Tuesday, December 4, 2007

Where to go for Your Advanced Basketball Stats

First off, here's a link to an epic post I slapped up on SportsHub LA about all the games during USC/UCLA weekend, which even got linked on TrueHoop with a glaring grammatical error right there in the quoted paragraph. Hey, it's not like I'm an English major or anything.

Today's Berri/Bynum/Kobe debacle made me finally get around to putting up a kind of "Beginner's Guide To Advanced Basketball Stats," which I've wanted to do for a while. I'm a bit of a stats junkie: when I read "Moneyball" as a kid, a light kind of went off in my head and I've been a die-hard stats guy ever since; I'm a huge proponent of knowing everything possible about a topic before forming an opinion, and a big reason I don't write about baseball is that guys like Bill James have nearly reduced the game to a science, and I don't think there's more informative/insightful work on baseball than what the guys at Baseball Prospectus are doing, and I don't have anywhere near the resources to keep up with them and tell people anything Prospectus can't. I could say "The Yankees should think about the fact that horrible, horrible things often happen to teams that put a lot of stock into young pitching," and mention the A's and Cubs, but BP could easily break out an analysis of age, usage rates, and everything else and have a definite answer where I could only offer a few anecdotes.

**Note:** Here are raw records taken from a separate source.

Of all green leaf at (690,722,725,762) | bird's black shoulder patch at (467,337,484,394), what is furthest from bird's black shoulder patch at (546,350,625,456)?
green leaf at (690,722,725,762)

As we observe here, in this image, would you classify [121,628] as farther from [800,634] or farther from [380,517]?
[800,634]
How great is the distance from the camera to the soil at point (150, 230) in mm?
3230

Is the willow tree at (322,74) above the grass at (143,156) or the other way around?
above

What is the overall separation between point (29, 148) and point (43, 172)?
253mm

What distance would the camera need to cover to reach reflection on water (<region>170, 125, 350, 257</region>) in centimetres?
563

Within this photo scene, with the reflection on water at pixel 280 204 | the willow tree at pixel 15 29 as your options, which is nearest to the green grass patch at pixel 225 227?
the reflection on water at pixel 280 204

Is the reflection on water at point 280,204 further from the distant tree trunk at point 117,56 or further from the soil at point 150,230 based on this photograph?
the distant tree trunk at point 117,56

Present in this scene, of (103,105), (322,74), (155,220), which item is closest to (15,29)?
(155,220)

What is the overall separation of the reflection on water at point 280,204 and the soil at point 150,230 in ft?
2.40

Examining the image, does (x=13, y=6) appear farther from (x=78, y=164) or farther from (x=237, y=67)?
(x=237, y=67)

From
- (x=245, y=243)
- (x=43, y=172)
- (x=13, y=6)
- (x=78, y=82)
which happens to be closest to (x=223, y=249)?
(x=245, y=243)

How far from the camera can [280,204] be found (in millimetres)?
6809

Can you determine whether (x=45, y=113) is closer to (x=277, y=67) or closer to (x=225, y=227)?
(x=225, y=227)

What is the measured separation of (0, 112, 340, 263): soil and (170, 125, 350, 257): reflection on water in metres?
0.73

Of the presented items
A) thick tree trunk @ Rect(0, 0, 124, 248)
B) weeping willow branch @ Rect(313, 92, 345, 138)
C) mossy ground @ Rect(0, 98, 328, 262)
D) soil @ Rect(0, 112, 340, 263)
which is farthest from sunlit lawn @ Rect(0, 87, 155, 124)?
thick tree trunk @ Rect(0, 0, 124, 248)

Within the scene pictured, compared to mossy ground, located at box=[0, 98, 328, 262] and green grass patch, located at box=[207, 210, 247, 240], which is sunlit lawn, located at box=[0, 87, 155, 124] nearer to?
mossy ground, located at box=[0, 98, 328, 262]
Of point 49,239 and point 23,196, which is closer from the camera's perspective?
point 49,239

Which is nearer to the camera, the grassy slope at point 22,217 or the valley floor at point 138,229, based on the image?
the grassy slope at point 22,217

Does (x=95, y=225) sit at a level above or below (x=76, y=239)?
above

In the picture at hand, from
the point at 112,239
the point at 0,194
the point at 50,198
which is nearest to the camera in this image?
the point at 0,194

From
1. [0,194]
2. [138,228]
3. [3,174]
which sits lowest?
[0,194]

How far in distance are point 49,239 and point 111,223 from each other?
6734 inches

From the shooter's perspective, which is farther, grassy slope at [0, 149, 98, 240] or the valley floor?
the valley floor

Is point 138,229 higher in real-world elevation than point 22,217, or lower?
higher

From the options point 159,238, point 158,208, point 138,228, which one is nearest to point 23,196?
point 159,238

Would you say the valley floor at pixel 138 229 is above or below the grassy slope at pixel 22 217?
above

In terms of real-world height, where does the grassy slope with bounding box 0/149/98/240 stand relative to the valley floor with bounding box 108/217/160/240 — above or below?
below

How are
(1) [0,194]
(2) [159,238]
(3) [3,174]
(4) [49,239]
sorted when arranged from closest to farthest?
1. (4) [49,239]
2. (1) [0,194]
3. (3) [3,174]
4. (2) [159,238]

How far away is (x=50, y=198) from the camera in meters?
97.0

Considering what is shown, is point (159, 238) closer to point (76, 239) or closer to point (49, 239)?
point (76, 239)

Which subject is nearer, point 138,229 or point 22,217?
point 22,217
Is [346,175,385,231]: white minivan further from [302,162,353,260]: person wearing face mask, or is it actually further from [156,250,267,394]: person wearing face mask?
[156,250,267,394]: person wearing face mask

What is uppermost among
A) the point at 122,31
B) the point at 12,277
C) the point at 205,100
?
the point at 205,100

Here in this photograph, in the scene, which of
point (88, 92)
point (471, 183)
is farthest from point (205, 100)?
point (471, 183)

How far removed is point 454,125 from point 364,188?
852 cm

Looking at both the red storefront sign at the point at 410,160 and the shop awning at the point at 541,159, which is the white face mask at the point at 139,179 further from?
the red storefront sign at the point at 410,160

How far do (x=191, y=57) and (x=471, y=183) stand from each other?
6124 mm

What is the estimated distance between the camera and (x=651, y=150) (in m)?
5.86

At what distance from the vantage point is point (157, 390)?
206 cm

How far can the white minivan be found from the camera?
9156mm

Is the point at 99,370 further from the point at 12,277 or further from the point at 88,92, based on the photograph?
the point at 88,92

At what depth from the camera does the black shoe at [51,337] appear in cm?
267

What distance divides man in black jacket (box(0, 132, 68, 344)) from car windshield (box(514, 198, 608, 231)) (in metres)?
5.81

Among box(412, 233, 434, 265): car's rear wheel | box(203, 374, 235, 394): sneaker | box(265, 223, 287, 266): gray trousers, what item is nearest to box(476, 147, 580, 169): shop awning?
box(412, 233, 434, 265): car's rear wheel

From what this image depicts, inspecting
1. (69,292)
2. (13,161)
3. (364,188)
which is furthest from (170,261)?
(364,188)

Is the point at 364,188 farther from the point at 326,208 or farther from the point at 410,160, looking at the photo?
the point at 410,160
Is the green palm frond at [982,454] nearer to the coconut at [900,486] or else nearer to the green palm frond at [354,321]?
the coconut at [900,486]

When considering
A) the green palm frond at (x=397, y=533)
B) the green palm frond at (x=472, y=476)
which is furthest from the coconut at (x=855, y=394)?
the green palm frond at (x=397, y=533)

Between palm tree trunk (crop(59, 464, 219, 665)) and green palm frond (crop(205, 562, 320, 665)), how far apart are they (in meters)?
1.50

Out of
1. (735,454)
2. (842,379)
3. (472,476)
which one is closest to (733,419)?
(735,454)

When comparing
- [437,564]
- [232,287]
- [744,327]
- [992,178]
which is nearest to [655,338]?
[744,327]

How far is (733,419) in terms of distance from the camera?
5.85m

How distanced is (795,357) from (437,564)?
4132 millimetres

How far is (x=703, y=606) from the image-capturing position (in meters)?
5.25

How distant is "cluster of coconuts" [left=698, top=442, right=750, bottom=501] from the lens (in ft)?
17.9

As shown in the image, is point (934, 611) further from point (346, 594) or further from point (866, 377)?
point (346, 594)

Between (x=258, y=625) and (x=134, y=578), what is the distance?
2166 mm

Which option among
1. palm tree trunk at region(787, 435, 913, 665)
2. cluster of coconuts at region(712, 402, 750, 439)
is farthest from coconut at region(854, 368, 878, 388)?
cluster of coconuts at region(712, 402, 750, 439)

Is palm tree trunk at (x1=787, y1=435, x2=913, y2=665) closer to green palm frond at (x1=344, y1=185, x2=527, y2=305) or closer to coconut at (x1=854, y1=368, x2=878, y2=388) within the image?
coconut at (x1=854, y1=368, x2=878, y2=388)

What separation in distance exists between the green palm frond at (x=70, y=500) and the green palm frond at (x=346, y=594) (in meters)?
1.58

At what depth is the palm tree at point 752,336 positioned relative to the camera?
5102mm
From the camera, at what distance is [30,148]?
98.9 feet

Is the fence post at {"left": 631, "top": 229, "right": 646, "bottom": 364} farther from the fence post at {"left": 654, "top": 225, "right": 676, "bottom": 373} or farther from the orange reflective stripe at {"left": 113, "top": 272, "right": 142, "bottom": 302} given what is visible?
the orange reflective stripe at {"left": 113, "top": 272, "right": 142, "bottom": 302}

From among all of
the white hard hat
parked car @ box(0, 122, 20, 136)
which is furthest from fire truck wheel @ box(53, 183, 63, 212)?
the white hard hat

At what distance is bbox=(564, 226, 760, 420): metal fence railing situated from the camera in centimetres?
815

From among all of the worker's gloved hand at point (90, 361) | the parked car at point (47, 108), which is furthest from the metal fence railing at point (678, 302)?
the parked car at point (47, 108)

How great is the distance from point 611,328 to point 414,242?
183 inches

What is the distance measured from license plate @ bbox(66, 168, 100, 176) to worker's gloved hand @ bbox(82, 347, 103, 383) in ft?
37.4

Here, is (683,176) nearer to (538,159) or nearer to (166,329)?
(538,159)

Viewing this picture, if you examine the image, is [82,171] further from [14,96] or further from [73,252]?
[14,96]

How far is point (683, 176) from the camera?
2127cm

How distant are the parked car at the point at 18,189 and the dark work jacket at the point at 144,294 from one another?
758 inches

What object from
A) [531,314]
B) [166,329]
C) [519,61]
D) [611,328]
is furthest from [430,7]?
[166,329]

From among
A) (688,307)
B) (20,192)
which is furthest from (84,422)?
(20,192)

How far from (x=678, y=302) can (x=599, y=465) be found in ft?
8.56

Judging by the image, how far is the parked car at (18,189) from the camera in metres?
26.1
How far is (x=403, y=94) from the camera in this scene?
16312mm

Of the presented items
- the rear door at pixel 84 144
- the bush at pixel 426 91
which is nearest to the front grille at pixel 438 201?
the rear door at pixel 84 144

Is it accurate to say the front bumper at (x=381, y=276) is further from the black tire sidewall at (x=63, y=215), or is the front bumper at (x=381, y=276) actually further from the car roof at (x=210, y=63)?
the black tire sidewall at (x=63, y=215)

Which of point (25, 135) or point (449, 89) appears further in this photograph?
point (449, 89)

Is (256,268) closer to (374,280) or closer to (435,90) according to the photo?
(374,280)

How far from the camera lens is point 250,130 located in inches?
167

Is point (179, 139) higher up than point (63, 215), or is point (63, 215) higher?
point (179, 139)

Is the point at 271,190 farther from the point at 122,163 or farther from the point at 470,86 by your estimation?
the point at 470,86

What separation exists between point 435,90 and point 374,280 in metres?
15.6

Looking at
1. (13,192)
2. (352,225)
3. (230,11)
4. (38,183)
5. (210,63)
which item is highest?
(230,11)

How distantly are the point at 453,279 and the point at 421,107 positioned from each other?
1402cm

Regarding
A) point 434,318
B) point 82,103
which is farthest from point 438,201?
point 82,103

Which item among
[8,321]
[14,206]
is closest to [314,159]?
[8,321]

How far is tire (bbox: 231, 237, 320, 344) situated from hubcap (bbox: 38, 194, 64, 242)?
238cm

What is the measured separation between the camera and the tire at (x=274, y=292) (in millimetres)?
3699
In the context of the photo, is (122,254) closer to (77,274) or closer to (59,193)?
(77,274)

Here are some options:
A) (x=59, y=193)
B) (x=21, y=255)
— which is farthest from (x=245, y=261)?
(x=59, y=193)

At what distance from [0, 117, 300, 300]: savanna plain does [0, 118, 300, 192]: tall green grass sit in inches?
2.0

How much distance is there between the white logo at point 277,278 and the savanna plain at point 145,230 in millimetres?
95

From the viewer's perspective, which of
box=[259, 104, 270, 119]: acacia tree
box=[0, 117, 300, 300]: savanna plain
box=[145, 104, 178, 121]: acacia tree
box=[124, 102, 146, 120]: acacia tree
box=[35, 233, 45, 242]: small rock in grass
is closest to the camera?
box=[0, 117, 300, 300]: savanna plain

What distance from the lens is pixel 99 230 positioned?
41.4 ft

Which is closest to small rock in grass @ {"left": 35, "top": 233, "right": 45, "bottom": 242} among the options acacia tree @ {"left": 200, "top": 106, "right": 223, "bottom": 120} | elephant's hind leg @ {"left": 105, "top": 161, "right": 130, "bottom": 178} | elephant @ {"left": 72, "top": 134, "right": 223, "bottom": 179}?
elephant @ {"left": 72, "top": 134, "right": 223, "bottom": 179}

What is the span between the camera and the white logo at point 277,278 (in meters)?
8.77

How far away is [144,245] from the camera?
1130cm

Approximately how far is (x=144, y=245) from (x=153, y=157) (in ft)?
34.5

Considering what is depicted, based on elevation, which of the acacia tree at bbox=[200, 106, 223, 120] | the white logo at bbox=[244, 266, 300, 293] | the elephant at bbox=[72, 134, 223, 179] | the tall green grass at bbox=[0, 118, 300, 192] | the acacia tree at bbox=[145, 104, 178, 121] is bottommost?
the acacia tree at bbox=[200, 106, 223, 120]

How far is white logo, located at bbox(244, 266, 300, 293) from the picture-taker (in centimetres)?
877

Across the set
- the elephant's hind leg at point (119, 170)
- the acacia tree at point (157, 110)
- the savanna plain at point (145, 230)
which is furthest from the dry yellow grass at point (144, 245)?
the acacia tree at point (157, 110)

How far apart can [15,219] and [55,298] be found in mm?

Because of the team nature of basketball, it's still more art than science, which is why it's much more fun for me to write about.

That being said, there's been a movement to provide Moneyball-type basketball statistics in the last few years, and of course I've been keeping up. Here are my favorite advanced-stats websites:

1. John Hollinger

Synopsis: ESPN.com's resident basketball statistician and thus probably the best-known one of all, which is fortunate, because he's probably better than anyone else at navigating the uneasy divide between basketball science and basketball art.

Signature Statistic: PER (Player Efficency Rating), a stat that takes all of a player 's points, shooting percentage, rebounds, assists, etc. on a per-minute basis and puts them into one individual statistic.

Uniting Theory: Basketball stats should not be measured by the gross of what they do over a game or a season, because those numbers are skewed by usage, pace, league conditions, and minutes played but what players and teams to on a per-possession basis.

Useful Statistics: True Shooting %(Takes free throws and 3-pointers into account and gives a shooting percentage based on all of those-hugely valuable when comparing guys like Shaq and Steve Nash), "pace" factor (how many possessions a team uses in a given game), usage rate (how many possessions a player uses in a given game), assist ratio (what % of a player's possessions end in assists), rebound ratio (what percentage of rebounds a player pulls down).

Sample John Hollinger Column: A great piece about how the point guards that age well are the ones that shoot well, have good size, and pass well, while the ones that do only one or none of those things will fall off rapidly after 30.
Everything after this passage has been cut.